La belleza a la que la ciudad debiera ajustarse no es ornato superficial, cualidad extra, lujo opcional con costos a ahorrarse. Un examen de las arquitecturas populares de todos los tiempos puede ofrecer una gran lección: la lógica consistente, el orden sereno y mesurado con que las necesidades humanas son resueltas producen una poderosa armonía, una belleza inmediata de la que nunca están excluidas, por cierto, la fantasía y la gracia. Los pueblos y las ciudades así construidas resultan lugares satisfactorios para vivir.
Guadalajara, así lo consignan muchos testimonios gráficos, fue por siglos una ciudad que guardaba una razonable armonía, una sobria belleza. La decadencia tapatía en este renglón es también evidente. La gravedad del daño se infiere de lo que Pacheco afirma: la fealdad produce desolación y desesperanza. Es difícil construir un apego, desarrollar un afecto por una ciudad cuya materialización agrede a los sentidos. El habitante de la urbe, enfrentado a un panorama descuidado y hostil, sujeto a una sorda violencia, se encuentra alienado, ajeno a su entorno. Y así, la ausencia de lazos afectivos acentúa la creciente marea del deterioro.

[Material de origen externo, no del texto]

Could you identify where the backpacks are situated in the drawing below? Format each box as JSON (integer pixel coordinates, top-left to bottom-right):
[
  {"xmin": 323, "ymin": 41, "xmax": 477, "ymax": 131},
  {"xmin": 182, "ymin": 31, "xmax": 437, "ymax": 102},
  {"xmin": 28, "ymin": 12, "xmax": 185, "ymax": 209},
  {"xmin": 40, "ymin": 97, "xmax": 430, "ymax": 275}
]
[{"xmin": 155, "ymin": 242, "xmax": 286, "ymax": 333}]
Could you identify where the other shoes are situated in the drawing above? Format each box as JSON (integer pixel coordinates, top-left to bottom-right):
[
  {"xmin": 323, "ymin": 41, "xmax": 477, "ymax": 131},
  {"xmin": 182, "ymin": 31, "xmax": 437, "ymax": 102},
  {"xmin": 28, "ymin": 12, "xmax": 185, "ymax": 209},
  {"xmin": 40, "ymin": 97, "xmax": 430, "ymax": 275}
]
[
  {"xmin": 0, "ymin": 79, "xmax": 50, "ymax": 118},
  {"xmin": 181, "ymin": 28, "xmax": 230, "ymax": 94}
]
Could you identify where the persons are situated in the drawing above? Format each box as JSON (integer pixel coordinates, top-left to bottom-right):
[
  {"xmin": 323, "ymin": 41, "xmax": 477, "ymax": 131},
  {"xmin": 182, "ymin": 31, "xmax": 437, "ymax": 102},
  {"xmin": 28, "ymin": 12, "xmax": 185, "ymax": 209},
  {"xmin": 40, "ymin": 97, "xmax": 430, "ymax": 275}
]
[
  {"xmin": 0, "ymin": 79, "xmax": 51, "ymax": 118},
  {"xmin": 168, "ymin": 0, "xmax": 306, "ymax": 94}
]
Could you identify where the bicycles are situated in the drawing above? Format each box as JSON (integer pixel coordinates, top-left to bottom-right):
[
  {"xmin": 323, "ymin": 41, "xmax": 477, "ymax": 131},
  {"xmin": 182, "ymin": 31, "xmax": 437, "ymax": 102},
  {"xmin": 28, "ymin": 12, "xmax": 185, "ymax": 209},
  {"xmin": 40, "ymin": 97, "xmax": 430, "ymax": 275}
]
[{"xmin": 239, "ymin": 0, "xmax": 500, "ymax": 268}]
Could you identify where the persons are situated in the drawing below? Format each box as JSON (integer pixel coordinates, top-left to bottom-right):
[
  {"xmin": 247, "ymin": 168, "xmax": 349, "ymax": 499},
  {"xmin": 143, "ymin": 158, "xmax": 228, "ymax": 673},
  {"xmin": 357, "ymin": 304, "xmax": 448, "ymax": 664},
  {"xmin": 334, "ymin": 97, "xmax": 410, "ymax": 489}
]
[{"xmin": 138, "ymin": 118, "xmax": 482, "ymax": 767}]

La fealdad de la ciudad siempre es una suma: construcciones adocenadas, vulgares o descuidadas, calles y banquetas maltratadas y repelentes, árboles talados y mutilados, aire envenenado, contaminación visual galopante e irrestricta, ruido ubicuo y fuera de control. Todo esto ejerce una tácita y clara violencia sobre la población. Y la violencia, inscrita en el tejido mismo de la urbe, produce fatalmente más violencia. Gravísimo costo.
Muchas son las medidas para combatir este problema. Mencionemos tres: cuidar celosamente los árboles existentes y plantar muchos más. Además de sus conocidos efectos benéficos sobre la salud pública, la presencia vegetal en la urbe sirve como gran amortiguador de la fealdad, como elemento de armonía y tranquilidad visual.
Grandes cantidades de construcciones desafortunadas pueden así beneficiarse. Otra medida consiste es aplicar rigurosamente los ordenamientos actuales y profundizar en la reglamentación de la publicidad exterior. No es posible que los puentes peatonales se conviertan en soportes publicitarios y arruinen perspectivas completas; no es posible que un solo anuncio “espectacular” eche a perder la escala y el decoro de un contexto amplio (por no hablar de lo que hacen estos artefactos acumulados.) La tercera opción es el impulso serio y consistente al arte urbano, elemento generador –cuando está bien concebido e instalado– de armonía e identidad.
Es posible revertir la violenta marea de la fealdad. No como un gesto para la consecución de “atractivo turístico” (aunque de pasada se logre), sino como una herramienta fundamental para la convivencia cotidiana.